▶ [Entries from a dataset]
__________________________________________________

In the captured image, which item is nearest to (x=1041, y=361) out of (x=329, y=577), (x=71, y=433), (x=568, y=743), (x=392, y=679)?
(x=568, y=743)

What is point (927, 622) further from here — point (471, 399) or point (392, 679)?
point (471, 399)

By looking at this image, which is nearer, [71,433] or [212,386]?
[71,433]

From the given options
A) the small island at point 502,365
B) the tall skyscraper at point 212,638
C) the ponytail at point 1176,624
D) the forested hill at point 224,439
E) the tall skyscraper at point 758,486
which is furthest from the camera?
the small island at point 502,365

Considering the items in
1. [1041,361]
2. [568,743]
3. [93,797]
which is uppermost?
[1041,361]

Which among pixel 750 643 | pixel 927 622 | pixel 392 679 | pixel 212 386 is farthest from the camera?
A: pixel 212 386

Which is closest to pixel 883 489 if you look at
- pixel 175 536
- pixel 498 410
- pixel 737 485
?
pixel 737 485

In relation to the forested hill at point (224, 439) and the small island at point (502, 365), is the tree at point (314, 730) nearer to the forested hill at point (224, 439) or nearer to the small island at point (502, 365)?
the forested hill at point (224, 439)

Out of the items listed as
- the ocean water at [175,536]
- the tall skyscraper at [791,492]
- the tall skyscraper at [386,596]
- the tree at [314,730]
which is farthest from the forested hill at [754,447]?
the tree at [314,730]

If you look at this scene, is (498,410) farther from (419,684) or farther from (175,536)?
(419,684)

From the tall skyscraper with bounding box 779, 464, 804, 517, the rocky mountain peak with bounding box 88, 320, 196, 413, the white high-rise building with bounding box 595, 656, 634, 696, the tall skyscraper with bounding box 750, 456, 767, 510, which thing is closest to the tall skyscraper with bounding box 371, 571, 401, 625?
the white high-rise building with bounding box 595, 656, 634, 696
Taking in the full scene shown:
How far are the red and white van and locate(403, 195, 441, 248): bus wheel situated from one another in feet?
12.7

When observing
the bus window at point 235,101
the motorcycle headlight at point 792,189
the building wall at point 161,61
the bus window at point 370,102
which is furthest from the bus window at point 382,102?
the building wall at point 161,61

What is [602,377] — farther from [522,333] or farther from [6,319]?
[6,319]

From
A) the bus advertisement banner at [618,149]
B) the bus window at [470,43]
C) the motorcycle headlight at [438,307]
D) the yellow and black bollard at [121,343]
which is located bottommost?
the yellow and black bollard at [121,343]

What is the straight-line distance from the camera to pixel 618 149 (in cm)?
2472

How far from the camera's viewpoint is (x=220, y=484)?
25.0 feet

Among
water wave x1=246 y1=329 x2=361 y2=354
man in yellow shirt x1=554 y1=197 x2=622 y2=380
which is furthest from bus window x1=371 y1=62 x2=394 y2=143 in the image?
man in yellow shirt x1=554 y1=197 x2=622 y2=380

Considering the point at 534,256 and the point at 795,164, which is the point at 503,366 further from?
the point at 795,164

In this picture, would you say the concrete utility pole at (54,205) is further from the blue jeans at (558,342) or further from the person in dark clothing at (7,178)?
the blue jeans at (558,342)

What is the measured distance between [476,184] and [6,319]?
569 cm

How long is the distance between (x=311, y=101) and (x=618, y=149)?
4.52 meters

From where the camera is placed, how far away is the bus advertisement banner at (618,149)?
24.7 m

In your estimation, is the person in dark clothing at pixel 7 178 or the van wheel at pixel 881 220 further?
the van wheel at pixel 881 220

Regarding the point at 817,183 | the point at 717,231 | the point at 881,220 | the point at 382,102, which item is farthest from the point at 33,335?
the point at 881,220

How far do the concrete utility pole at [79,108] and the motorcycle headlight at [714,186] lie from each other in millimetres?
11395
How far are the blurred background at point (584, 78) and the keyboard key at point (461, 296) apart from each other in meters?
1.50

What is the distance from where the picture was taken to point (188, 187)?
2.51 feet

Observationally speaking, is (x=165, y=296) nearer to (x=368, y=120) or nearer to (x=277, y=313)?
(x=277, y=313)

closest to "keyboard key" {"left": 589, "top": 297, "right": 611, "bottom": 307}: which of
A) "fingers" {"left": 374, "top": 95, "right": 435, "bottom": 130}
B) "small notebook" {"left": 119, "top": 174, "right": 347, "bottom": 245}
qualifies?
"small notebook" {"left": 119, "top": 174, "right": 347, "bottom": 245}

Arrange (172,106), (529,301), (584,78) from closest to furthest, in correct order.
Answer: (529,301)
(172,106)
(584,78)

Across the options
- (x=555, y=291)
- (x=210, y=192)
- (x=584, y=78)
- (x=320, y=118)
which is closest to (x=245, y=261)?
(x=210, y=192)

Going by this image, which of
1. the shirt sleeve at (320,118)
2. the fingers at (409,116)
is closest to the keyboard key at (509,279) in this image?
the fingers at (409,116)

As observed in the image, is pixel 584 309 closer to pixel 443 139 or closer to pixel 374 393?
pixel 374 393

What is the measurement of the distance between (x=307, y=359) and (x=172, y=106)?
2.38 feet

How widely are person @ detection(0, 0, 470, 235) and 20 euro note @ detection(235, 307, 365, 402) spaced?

__________________________________________________

▶ [Work required]
Return the entries in full, keeping every line exactly as it is.

▶ [Expected output]
In the captured image, which item is nearest to (x=1041, y=361) out of (x=329, y=577), (x=71, y=433), (x=568, y=743), (x=392, y=679)?
(x=568, y=743)

What is point (927, 622) further from here — point (471, 399) or point (392, 679)?
point (471, 399)

By looking at this image, which is nearer, [71,433] or [212,386]?
[71,433]

From the given options
A) the small island at point 502,365
B) the tall skyscraper at point 212,638
C) the ponytail at point 1176,624
D) the forested hill at point 224,439
E) the tall skyscraper at point 758,486
which is furthest from the camera?
the small island at point 502,365

Considering the items in
1. [1041,361]
2. [568,743]
3. [93,797]
which is uppermost?
[1041,361]

Which among pixel 750 643 | pixel 927 622 | pixel 392 679 | pixel 212 386 is farthest from the camera?
A: pixel 212 386

Which is closest to pixel 883 489 if you look at
- pixel 175 536
- pixel 498 410
- pixel 737 485
?
pixel 737 485

In relation to the forested hill at point (224, 439) and the small island at point (502, 365), is the tree at point (314, 730) nearer to the forested hill at point (224, 439) or nearer to the small island at point (502, 365)?
the forested hill at point (224, 439)

Out of the items listed as
- the ocean water at [175,536]
- the tall skyscraper at [791,492]
- the tall skyscraper at [386,596]
- the tree at [314,730]
which is farthest from the forested hill at [754,447]?
the tree at [314,730]

If you look at this scene, is (498,410) farther from (419,684) or farther from (175,536)?
(419,684)

From the tall skyscraper with bounding box 779, 464, 804, 517, the rocky mountain peak with bounding box 88, 320, 196, 413, the white high-rise building with bounding box 595, 656, 634, 696, the tall skyscraper with bounding box 750, 456, 767, 510, which thing is closest to the tall skyscraper with bounding box 371, 571, 401, 625?
the white high-rise building with bounding box 595, 656, 634, 696
Taking in the full scene shown:
How far are the red and white van and locate(403, 195, 441, 248): bus wheel situated from one another in feet?
12.7

When observing
the bus window at point 235,101
the motorcycle headlight at point 792,189
the building wall at point 161,61
the bus window at point 370,102
which is furthest from the bus window at point 382,102?
the building wall at point 161,61

What is [602,377] — farther from [522,333] or farther from [6,319]?
[6,319]

From
A) the bus advertisement banner at [618,149]
B) the bus window at [470,43]
C) the motorcycle headlight at [438,307]
D) the yellow and black bollard at [121,343]
which is located bottommost?
the yellow and black bollard at [121,343]

What is the straight-line distance from the camera to pixel 618 149 (in cm)?
2472

How far from the camera's viewpoint is (x=220, y=484)?
25.0 feet

Among
water wave x1=246 y1=329 x2=361 y2=354
man in yellow shirt x1=554 y1=197 x2=622 y2=380
which is furthest from bus window x1=371 y1=62 x2=394 y2=143 in the image?
man in yellow shirt x1=554 y1=197 x2=622 y2=380

Considering the point at 534,256 and the point at 795,164, which is the point at 503,366 further from?
the point at 795,164

In this picture, would you say the concrete utility pole at (54,205) is further from the blue jeans at (558,342) or further from the person in dark clothing at (7,178)?
the blue jeans at (558,342)

What is the measured distance between [476,184] and [6,319]?
569 cm

How long is the distance between (x=311, y=101) and (x=618, y=149)?
4.52 meters

From where the camera is placed, how far away is the bus advertisement banner at (618,149)?
24.7 m

In your estimation, is the person in dark clothing at pixel 7 178 or the van wheel at pixel 881 220 further?
the van wheel at pixel 881 220

Regarding the point at 817,183 | the point at 717,231 | the point at 881,220 | the point at 382,102, which item is farthest from the point at 33,335?
the point at 881,220

How far do the concrete utility pole at [79,108] and the motorcycle headlight at [714,186] lie from each other in millimetres?
11395
How far are the blurred background at point (584, 78) and the keyboard key at point (461, 296) apart from each other in meters?
1.50

What is the distance from where the picture was taken to point (188, 187)?
2.51 feet

Observationally speaking, is (x=165, y=296) nearer to (x=368, y=120) or nearer to (x=277, y=313)?
(x=277, y=313)

closest to "keyboard key" {"left": 589, "top": 297, "right": 611, "bottom": 307}: which of
A) "fingers" {"left": 374, "top": 95, "right": 435, "bottom": 130}
B) "small notebook" {"left": 119, "top": 174, "right": 347, "bottom": 245}
qualifies?
"small notebook" {"left": 119, "top": 174, "right": 347, "bottom": 245}

Arrange (172,106), (529,301), (584,78) from closest to furthest, in correct order.
Answer: (529,301)
(172,106)
(584,78)

Across the options
- (x=555, y=291)
- (x=210, y=192)
- (x=584, y=78)
- (x=320, y=118)
which is closest to (x=245, y=261)?
(x=210, y=192)

Going by this image, which of
1. the shirt sleeve at (320,118)
2. the fingers at (409,116)
is closest to the keyboard key at (509,279) in this image?
the fingers at (409,116)

As observed in the image, is pixel 584 309 closer to pixel 443 139 or closer to pixel 374 393?
pixel 374 393

What is the measurement of the distance between (x=307, y=359) and (x=172, y=106)?
2.38 feet

How widely are person @ detection(0, 0, 470, 235) and 20 euro note @ detection(235, 307, 365, 402) spaced?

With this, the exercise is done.